Mikaylee O’Connor, a defined contribution strategist at PGIM DC Solutions, says plan sponsors and recordkeepers will also have to transform how they approach retirement.

“Since its inception, the defined contribution space has been focused on accumulation and not decumulation,” she says. “When we talk about retirement income, we’re really talking about shifting the defined contribution plans from savings plans to retirement plans. That’s going to look different than what most people are used to.”

In O’Connor’s view, success on this front will involve a fair bit of education for plan sponsors and advisers. While investment-driven income solutions are not new to the advisory space, other products, such as annuities, are. In the past, many advisers have avoided this space because of its complexity and potentially high fees. This will change as the product set evolves alongside client demands, she says.

George Fraser, managing director of Retirement Benefits Group, agrees.

“It’s important for people to understand that there are a lot of options for how to handle the retirement phase,” he says. “Annuities have a bad rap because they are expensive and complex. In the past, they have come with a pretty hard sell. But the industry is working on cost and complexity, and we are seeing more flexibility make it into annuity contracts and structures.”

Retirement Benefits Group includes annuities as part of the retirement income solutions they offer to plans and individuals, and Fraser says that much of the work that needs to be done right now is educational.

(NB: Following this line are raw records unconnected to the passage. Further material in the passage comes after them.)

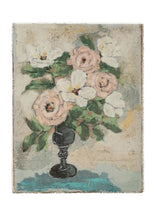 Load image into Gallery viewer, Canvas Painted Floral Print
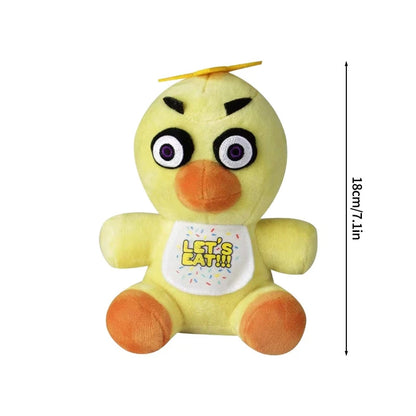FNAF™ Plush Collection – Freddy & Bonnie Edition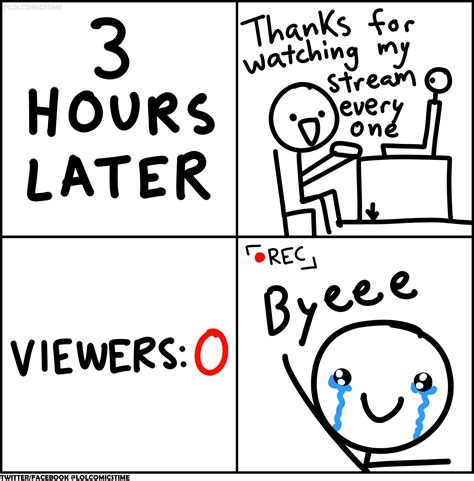 Streamer Life : r/FunnyandSad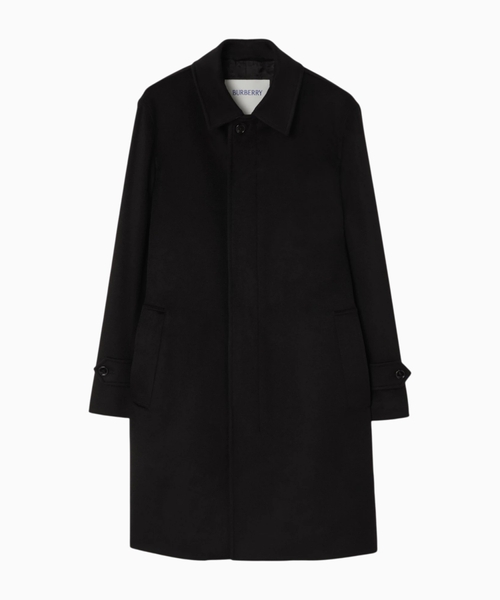 Cashmere coat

“We have a lot of good options, but there isn’t always a lot of transparency, which can make it difficult for plan sponsors to evaluate everything that is available and make a choice for the plan,” he notes. “I spend a lot of time talking to plan sponsors about how to steadily increase retirement contributions within plans and then also provide people with options for what to do when they retire. There’s a lot of fear out there because people don’t know what’s available—but it doesn’t have to be that way.”

As PLANADVISER recently reported, Nationwide found that advisers are getting more comfortable with using a variety of annuity types as retirement income solutions for themselves. These include variable annuities with living benefit riders, in-plan income guarantees, single premium immediate annuities and longevity insurance/deferred income annuities. Each of these options can provide lifetime income, but there is more flexibility in terms of when people might choose to annuitize all or a portion of their retirement savings and how benefits are paid out to individuals. As the regulatory environment shifts to accommodate insurance solutions in 401(k) plans, more of these solutions could end up in individual retirement plans.

O’Connor says it will be important for plan sponsors and individuals to look not only at the annuity solutions but also at alignment of interests.

“Plan sponsors will have to think critically and make sure they are using trusted partners. They can engage with advisers to identify the best choices,” she says.

Hu adds that timing often plays into picking the right income solution.

“We do a lot of work looking at when people think they might want a lifetime income guarantee,” he says. “We provide a lifetime income solution that people can opt into, but they aren’t required. With the current offerings available, you could also wait until you are somewhat far into retirement and then use income solutions to manage longevity risk. People tend to worry when they feel like they locked into a given option. They want flexibility, so we emphasize the importance of looking at lifetime income within the broader portfolio.”